** Excerpt **
□ □ □ □ □ □ □

The next day, I laughingly told Clint what happened to his coffee.  He gallantly said to let him pay for the cleaning bill.  I said, “No, Clint, I had culpability as well.  I thought of throwing the coffee away and did not.”  It seems in our culture, we look to blame others for things where we have, at least some degree, of mutual responsibility.  I read about a lawsuit filed against McDonald’s because the person ate there every day and got fat.  Surely, anyone who eats at a fast-food restaurant would realize the potential for weight gain.  In our culture, people don’t want to claim responsibility for their own lives.
 
As a spiritual leader, I have had many say to me, “You need to get some person to come to church.  It would do them a world of good.”  I often imagine myself when they say that going to this person’s house early one Sunday morning, waking them up, and saying, “I turned on the shower for you and laid out your clothes to get ready to go to church.”  I would probably get arrested or, at the very least, my sanity would be questioned because the only person I’m responsible for coming to church is me.

□ □ □ □ □ □ □

** Brief 1 **
Can you pull out every line of the records that contains the word "closest"? Only case-sensitive matches count.
** Brief 2 **
What comes next in the passage on personal responsibility? Continue it from its final sentence.

□ □ □ □ □ □ □

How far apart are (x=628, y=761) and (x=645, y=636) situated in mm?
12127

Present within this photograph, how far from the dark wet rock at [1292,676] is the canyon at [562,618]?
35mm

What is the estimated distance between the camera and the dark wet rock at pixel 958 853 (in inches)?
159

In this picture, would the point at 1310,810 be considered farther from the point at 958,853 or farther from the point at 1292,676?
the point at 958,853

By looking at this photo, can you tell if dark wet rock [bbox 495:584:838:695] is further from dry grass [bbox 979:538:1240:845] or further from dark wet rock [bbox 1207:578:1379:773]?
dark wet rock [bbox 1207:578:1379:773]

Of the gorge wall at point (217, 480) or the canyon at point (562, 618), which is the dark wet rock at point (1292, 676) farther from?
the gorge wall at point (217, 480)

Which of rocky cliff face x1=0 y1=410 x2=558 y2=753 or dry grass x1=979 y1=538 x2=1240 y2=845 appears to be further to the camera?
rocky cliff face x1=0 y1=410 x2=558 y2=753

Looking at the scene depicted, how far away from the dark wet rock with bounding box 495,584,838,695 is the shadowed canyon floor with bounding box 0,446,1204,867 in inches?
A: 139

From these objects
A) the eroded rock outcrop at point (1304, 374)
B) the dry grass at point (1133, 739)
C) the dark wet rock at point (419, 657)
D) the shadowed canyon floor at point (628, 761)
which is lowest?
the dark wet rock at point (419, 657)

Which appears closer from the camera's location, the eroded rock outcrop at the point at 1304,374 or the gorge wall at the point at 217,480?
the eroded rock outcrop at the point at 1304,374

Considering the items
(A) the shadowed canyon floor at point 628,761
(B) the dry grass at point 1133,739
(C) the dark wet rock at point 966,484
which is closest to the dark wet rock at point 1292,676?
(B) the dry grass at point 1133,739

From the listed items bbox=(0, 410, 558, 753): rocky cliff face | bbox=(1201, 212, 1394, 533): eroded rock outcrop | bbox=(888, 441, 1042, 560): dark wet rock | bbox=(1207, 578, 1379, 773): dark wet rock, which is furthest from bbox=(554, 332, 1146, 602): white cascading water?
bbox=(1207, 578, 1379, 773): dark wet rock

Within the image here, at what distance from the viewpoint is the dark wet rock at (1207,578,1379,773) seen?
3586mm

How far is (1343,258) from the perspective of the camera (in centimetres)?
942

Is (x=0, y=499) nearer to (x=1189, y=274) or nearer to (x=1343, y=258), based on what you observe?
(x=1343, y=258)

□ □ □ □ □ □ □

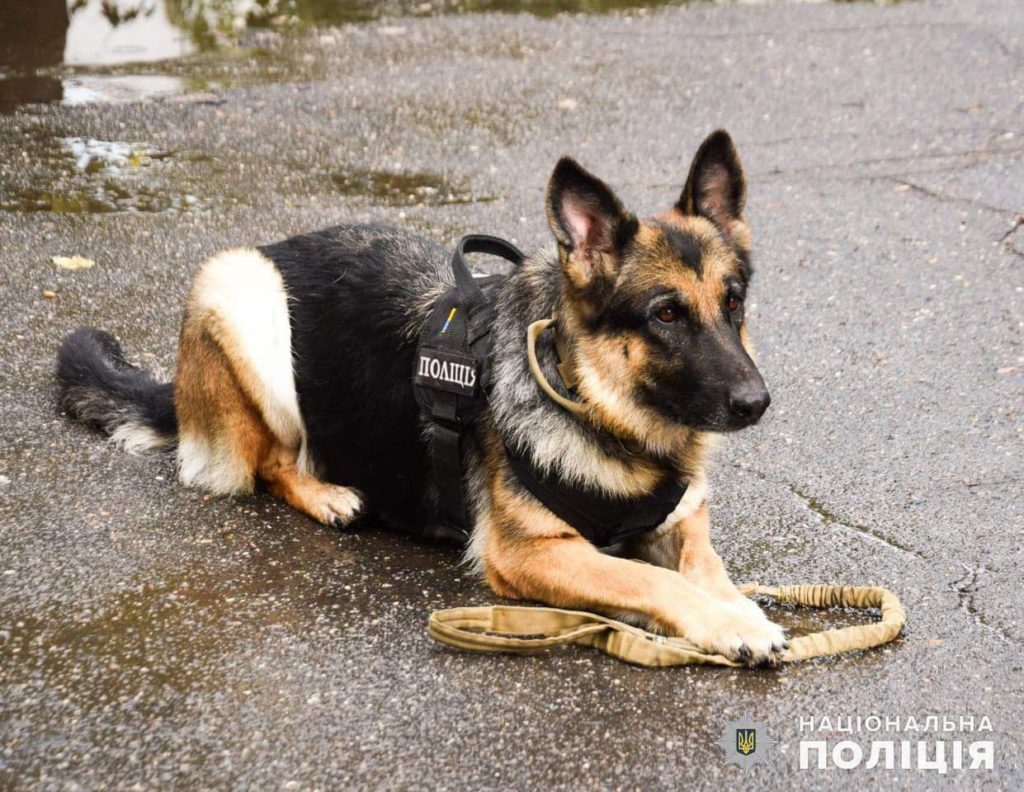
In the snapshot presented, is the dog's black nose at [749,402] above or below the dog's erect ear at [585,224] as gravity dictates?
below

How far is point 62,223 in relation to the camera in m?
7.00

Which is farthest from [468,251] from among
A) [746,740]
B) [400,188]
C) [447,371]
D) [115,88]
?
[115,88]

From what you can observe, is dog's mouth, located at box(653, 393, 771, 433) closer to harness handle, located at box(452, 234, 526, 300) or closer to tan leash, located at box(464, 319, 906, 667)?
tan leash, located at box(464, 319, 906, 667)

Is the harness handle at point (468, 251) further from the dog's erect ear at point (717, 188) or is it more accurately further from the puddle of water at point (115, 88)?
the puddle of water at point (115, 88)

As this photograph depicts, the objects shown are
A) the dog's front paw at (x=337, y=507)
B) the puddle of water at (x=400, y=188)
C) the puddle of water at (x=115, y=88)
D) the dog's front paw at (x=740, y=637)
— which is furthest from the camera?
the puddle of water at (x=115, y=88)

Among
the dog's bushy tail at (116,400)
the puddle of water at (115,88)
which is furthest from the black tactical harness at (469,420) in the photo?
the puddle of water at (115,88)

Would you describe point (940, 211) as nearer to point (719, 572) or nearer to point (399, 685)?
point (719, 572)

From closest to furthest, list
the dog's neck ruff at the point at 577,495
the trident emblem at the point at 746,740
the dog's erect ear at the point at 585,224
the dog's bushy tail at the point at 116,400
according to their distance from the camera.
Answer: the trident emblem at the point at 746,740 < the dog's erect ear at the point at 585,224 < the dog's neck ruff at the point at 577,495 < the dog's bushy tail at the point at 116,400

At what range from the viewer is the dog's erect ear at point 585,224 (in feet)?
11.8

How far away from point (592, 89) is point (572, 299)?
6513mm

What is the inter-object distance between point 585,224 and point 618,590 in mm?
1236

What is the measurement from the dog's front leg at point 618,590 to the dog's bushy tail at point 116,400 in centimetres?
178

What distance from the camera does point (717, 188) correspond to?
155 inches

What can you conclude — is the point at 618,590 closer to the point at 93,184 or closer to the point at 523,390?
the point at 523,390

□ □ □ □ □ □ □

** Written answer 1 **
which is closest to the dark wet rock at point 1292,676?
From closest to furthest, list

** Written answer 2 **
Sadly, many times people deny their part of the responsibility in any situation.  Generally in our culture, people have a high expectation of what others should do and a low expectation of what they themselves will do.  The fact is, we’re responsibility for our own lives.
 
In the end, as we come to the judgment of God, we will be judged for what we have done and not done.  The culpability will be all ours for what we have done with our own lives.  It behooves us to claim responsibility for what we do and don’t do.  If there is mutual responsibility, we need to at least claim our share.  We are responsible for what we do with our lives.
 
One of Averette’s principles in child rearing was the principle of natural consequences.  If one of our girls did not do something she had been told to do, she had to deal with the natural consequences of the forgotten task.  For instance, if they didn’t wash their track suits, they had to explain to the coach why they didn’t have the suit.  We did not accept the responsibility.  It was theirs.  The truth in life is we are culpable, responsible for what we do and don’t do.  The next time I will throw away the coffee cup before Happy ever sits in the front seat.
 
Prayer: 
Dear Lord, help us to be responsible for our own lives.   Amen.